** WRITTEN TASK 1 **
Rewrite the part of the rehearsal diary entry that begins with the words containing "Rehearsal in the" and ends with "and places, cordially.", changing "living room" to "parlor" throughout.

** PASSAGE GIVEN **
>> begin

WEDNESDAY, 18 AUGUST

Rehearsal in the living room of Katina, a woman with some theatrical experience. I’m Brimsley; a nice-looking girl named Sue is Carol. The other two haven’t shown up yet. The director has a long thin face and blue eyes. When making a point he leans forward, staring earnestly.

He explains the set – standard living room – sketchily. He says, “The first time we’ll just read through. Next time I’ll start commenting on characterization. We’ll read through it about four times.” Then we begin to discuss rehearsal times; they’re necessarily a little vague, but we arrange some times and places, cordially.

We begin to read. On the second page he stops us and does something which turns out to be a pattern for the evening. He makes a comment on the scene, on how it should be characterized and paced. Then he reads the lines in question himself, asking, “Do you see? Understand?” looking earnestly. This is directed at Sue twice in the evening and at me many times. Sometimes he asks character questions. “How do you feel about Carol? Do you really love her?” “I don’t know,” I say, and we all laugh at the confusion between my “I” and the character’s. But I’m slightly pissed at being asked questions about a person that, so to speak, I just met. This time Katina (referred to sometimes as the assistant director by the director) asks the director if we’d read the whole play, and he sees that we haven’t. He arranges for us to read the whole play. But we keep doing detail work, trying to get the right line readings on the first night while sitting on the sofa, for scenes demanding interplay while moving about on a stage.

He says: “Remember this is a conversation. You’re talking to each other.” “The most important thing is to be convincing to the audience about your relation to each other. It’s just like being in this room, only it’s up there, on stage, in another world.” “This whole play depends on the pacing. Without pacing there wouldn’t be any comedy at all.” (To Sue: ) “Have fun with this scene. You’ve got to enjoy it.” He gives specific line readings – “put a pause there and then an ‘uh’ before you say the line.” I find myself doing the line the way he says to.

His interpretations of portions of the play are sound: ”He’s the richest man in the world! Think how you feel about that!” “You’re lying in your teeth. You’ve got to be more nervous.” My objection to that is that it comes too early – I don’t even know what I’m reading. On the other hand, I could be using my incipient-director point of view to cover my fear of what I’ll be able to do (or not do) when I do know the lines. Actors are such sensitive people. Katina says at one point, after both the director and I had read a speech: “The difference between your reading and Kirk’s is that you stress the verbs, he stresses the pronouns.” God’s truth. I often sound to myself like an imitator of Noel Coward.

At the end: “You’ll both be good. You’ve both got what it takes. You’ll both be very good. I may be pushing you hard right now, but it’s because we’ve got so little time [a dozen rehearsals]. I may do things in a way that’s a little unorthodox.”

Later: I read the whole play. (We’re doing a cutting.) I’d like our scene better if I hadn’t. Shaffer despises people. The ends of his plays find his characters on stage, broken and humiliated. Our scene must be light and fast and not dwell too much on any one thing.

>> end

** STORED ROWS **
>> begin

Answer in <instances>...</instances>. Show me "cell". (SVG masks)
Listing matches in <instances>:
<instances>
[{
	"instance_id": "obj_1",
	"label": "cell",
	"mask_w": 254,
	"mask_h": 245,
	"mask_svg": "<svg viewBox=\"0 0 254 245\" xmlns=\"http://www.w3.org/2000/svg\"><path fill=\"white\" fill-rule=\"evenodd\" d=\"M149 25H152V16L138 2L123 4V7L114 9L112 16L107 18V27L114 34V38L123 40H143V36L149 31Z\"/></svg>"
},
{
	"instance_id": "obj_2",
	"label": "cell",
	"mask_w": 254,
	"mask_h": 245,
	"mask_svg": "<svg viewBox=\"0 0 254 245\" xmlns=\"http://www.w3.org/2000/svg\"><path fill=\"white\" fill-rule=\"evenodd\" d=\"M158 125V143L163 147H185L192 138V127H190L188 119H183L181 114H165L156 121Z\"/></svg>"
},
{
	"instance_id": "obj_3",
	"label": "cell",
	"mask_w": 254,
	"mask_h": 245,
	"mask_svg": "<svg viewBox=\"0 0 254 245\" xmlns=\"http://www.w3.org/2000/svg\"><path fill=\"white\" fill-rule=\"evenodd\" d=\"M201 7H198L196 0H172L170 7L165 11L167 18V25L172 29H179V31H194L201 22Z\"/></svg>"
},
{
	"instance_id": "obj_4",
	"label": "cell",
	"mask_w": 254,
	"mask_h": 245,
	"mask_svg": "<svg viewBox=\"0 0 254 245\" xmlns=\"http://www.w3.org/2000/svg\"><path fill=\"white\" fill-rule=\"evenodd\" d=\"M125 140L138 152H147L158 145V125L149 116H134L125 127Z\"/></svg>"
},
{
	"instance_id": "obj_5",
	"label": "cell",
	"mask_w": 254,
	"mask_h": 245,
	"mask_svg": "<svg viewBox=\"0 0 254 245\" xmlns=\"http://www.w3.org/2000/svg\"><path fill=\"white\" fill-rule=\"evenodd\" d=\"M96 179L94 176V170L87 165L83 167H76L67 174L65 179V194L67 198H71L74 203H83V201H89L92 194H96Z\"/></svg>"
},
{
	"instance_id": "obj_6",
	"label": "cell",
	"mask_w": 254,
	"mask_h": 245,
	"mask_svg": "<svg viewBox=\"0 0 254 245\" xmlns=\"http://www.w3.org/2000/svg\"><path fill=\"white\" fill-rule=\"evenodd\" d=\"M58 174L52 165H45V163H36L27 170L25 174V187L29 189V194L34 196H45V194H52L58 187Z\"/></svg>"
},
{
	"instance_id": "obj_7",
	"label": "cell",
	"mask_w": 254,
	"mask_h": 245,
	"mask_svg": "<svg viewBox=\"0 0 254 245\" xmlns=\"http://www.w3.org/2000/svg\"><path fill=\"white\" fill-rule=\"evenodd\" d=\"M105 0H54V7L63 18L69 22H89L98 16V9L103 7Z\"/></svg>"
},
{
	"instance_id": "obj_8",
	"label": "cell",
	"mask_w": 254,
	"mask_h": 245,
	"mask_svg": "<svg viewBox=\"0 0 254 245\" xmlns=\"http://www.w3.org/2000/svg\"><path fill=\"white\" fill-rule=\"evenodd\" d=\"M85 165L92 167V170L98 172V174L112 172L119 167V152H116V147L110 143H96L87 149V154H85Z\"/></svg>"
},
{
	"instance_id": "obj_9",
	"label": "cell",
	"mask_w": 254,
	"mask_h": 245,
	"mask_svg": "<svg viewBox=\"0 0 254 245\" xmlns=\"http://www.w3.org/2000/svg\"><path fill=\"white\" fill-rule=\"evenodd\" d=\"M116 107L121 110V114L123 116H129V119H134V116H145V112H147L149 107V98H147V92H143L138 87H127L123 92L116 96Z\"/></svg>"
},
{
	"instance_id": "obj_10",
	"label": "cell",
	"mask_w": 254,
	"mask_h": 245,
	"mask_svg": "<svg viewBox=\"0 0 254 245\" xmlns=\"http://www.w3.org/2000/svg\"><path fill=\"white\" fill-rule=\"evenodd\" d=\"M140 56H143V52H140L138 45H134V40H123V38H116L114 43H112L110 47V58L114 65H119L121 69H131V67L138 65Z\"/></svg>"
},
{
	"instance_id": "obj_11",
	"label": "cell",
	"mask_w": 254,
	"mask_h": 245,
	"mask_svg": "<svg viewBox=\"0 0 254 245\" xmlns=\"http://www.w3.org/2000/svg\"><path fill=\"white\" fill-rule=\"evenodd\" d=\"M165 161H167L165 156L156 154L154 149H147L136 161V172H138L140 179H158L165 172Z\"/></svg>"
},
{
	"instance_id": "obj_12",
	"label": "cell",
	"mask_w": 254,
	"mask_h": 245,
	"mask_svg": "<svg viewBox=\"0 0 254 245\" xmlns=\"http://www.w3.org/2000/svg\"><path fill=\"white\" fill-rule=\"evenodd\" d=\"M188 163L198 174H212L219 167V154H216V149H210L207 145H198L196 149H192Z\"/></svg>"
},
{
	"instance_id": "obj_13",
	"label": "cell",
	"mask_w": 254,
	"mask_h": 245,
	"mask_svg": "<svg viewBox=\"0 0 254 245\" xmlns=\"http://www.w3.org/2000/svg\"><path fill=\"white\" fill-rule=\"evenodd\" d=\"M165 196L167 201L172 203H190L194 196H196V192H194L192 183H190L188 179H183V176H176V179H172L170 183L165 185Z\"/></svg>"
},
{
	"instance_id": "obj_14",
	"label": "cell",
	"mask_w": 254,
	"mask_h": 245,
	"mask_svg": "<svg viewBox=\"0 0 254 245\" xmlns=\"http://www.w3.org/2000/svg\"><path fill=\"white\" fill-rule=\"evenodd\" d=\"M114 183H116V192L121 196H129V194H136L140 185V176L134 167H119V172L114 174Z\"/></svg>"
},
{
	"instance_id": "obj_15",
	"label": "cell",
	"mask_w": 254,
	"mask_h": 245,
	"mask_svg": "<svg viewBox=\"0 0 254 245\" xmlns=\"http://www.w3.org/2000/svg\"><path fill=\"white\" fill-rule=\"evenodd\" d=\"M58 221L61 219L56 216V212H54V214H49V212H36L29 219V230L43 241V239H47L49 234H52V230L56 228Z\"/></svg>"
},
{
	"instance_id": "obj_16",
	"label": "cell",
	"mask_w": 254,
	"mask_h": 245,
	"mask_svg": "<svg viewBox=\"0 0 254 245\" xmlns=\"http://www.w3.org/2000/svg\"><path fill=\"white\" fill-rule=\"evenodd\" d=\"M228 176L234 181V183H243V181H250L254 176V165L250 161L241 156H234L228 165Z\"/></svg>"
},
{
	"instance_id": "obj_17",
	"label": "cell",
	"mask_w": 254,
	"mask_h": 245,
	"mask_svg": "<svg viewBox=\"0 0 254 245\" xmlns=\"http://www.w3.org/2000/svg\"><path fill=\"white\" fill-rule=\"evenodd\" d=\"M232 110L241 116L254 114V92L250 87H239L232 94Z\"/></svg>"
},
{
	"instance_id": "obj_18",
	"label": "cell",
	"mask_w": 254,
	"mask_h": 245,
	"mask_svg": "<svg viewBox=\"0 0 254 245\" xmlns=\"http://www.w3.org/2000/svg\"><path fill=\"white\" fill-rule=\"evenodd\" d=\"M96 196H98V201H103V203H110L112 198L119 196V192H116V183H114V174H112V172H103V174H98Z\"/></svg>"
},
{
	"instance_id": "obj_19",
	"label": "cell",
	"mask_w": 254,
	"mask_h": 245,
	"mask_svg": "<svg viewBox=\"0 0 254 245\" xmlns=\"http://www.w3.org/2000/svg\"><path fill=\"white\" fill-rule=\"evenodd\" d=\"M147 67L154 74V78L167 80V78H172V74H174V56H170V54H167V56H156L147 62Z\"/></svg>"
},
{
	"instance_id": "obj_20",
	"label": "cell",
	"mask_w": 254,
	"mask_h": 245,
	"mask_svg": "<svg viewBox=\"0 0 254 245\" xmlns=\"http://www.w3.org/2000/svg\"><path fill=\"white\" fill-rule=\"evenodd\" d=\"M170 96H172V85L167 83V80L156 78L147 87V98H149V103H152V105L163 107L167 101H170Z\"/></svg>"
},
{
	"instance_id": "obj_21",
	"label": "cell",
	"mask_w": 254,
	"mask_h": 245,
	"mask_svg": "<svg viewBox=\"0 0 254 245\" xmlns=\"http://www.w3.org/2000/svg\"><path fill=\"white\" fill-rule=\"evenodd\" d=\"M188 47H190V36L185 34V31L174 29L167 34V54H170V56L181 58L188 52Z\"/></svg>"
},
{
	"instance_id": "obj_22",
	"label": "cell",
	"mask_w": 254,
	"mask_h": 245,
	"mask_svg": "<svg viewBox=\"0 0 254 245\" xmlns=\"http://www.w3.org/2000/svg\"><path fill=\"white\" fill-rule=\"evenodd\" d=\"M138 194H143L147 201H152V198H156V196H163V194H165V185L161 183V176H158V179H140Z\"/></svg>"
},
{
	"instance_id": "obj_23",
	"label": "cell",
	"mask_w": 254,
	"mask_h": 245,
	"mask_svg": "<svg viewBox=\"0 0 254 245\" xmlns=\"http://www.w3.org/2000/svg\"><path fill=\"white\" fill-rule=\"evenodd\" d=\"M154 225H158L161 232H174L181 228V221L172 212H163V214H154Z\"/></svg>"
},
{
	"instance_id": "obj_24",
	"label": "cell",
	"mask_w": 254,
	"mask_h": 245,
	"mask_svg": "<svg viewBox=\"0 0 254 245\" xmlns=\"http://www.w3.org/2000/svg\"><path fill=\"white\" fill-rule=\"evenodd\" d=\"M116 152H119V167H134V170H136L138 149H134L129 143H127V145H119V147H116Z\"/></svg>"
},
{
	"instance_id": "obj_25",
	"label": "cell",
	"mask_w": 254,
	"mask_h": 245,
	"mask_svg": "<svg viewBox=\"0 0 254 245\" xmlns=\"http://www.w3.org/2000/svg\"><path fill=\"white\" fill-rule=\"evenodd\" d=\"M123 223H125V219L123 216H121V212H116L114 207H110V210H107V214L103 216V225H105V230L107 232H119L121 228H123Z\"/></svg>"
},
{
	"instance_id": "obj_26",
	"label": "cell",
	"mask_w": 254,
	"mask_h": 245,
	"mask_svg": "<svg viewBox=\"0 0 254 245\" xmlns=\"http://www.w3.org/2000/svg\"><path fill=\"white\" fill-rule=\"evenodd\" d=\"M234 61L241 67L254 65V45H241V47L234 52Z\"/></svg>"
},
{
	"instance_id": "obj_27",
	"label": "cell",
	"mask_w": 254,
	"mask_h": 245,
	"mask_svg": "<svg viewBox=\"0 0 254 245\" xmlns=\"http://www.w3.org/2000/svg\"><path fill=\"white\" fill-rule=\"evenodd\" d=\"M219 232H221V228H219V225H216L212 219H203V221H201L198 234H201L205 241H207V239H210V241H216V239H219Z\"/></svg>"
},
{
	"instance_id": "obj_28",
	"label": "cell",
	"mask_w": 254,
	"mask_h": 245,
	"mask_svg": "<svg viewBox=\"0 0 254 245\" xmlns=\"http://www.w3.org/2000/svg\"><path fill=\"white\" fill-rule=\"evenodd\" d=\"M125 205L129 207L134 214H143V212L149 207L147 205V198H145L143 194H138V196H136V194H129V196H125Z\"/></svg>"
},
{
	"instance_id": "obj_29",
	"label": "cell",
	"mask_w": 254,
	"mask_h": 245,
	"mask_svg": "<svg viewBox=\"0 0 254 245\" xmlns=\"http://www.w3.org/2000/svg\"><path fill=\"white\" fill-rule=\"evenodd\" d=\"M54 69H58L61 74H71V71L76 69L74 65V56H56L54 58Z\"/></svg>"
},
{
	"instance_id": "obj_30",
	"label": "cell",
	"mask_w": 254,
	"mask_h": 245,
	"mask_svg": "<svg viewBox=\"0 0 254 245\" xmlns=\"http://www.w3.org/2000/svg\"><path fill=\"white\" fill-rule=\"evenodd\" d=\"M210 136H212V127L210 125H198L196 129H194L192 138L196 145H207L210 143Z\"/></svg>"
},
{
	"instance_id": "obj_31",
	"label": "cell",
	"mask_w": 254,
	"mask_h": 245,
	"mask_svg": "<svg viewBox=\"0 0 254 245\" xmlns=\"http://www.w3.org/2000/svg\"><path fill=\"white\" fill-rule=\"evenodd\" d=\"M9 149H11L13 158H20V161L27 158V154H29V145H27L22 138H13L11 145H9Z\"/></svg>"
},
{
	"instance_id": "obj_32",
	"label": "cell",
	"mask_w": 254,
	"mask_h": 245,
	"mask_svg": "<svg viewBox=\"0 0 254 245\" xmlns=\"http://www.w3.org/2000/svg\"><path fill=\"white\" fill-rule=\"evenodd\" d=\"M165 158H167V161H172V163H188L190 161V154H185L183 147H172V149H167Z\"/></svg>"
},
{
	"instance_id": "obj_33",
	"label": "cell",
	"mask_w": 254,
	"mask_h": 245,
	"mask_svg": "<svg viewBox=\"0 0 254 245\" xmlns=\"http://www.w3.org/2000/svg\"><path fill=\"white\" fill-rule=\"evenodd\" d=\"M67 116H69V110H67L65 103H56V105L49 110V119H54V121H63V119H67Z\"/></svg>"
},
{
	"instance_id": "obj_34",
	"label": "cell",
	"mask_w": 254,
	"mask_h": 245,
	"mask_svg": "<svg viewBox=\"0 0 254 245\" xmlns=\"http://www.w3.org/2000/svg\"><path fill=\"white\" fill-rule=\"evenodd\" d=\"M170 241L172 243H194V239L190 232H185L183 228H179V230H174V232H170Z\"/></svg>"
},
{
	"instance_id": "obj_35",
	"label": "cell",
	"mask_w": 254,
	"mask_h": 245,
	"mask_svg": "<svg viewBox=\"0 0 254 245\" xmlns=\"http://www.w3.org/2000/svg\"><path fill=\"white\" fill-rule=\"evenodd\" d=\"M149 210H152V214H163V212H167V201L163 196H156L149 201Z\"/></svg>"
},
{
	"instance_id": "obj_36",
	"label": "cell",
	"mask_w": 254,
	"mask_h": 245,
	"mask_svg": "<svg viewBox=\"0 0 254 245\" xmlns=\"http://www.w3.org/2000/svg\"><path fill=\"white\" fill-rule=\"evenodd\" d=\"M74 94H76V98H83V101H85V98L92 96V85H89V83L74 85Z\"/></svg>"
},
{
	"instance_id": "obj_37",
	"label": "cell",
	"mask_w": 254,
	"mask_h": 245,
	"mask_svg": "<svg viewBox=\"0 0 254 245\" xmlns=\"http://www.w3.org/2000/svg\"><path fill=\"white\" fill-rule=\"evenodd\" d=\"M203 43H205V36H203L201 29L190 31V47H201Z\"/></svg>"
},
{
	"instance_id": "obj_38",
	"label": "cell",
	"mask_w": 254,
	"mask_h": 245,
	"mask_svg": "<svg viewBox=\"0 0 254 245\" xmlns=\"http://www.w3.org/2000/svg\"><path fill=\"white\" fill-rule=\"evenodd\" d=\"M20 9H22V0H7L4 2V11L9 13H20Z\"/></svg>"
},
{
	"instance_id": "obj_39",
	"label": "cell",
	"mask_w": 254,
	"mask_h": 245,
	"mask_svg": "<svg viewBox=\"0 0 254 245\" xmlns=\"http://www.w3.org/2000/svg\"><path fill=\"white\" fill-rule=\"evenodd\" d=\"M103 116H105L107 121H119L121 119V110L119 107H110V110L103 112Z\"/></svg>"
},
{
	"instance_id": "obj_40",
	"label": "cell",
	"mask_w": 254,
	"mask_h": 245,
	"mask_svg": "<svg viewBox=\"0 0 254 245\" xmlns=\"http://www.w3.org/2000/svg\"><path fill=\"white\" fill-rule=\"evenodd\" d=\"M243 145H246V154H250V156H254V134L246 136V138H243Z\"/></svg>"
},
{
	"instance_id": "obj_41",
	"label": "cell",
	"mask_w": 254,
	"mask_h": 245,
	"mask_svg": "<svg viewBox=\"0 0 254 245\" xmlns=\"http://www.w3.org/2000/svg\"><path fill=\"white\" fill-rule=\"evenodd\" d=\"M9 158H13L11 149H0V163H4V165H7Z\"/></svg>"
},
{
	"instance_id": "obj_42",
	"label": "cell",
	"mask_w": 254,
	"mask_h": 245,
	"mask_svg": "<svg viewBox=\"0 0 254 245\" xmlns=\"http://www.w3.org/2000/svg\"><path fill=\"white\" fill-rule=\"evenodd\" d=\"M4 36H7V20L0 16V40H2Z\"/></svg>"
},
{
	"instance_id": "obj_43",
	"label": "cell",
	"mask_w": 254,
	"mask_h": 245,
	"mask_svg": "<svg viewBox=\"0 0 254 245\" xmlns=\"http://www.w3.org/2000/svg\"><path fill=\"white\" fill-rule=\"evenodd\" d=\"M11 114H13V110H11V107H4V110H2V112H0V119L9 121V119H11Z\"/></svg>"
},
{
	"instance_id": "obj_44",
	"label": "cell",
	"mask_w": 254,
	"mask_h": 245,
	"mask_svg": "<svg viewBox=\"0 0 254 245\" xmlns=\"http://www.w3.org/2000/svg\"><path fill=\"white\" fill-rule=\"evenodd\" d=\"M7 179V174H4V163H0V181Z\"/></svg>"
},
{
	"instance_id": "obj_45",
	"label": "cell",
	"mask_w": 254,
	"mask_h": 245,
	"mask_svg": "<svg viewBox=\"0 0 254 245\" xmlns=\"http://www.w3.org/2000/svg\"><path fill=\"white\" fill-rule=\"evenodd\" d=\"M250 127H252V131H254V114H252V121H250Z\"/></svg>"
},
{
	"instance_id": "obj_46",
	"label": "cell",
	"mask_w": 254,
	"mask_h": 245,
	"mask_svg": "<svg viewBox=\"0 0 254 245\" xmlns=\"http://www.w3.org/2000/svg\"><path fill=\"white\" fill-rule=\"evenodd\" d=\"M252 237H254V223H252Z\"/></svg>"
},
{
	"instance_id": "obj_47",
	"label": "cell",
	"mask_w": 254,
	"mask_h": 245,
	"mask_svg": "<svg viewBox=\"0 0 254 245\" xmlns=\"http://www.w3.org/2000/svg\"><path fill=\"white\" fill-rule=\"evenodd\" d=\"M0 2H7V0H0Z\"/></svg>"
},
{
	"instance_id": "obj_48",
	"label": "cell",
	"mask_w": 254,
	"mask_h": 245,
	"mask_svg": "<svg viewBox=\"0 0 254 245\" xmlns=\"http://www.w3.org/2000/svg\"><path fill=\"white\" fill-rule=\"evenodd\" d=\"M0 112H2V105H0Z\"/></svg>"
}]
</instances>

>> end

** WRITTEN TASK 2 **
How many lines of the records contain the string "instances"? Reply with the number alone.

** ANSWER 1 **
Rehearsal in the parlor of Katina, a woman with some theatrical experience. I’m Brimsley; a nice-looking girl named Sue is Carol. The other two haven’t shown up yet. The director has a long thin face and blue eyes. When making a point he leans forward, staring earnestly.

He explains the set – standard parlor – sketchily. He says, “The first time we’ll just read through. Next time I’ll start commenting on characterization. We’ll read through it about four times.” Then we begin to discuss rehearsal times; they’re necessarily a little vague, but we arrange some times and places, cordially.

** ANSWER 2 **
4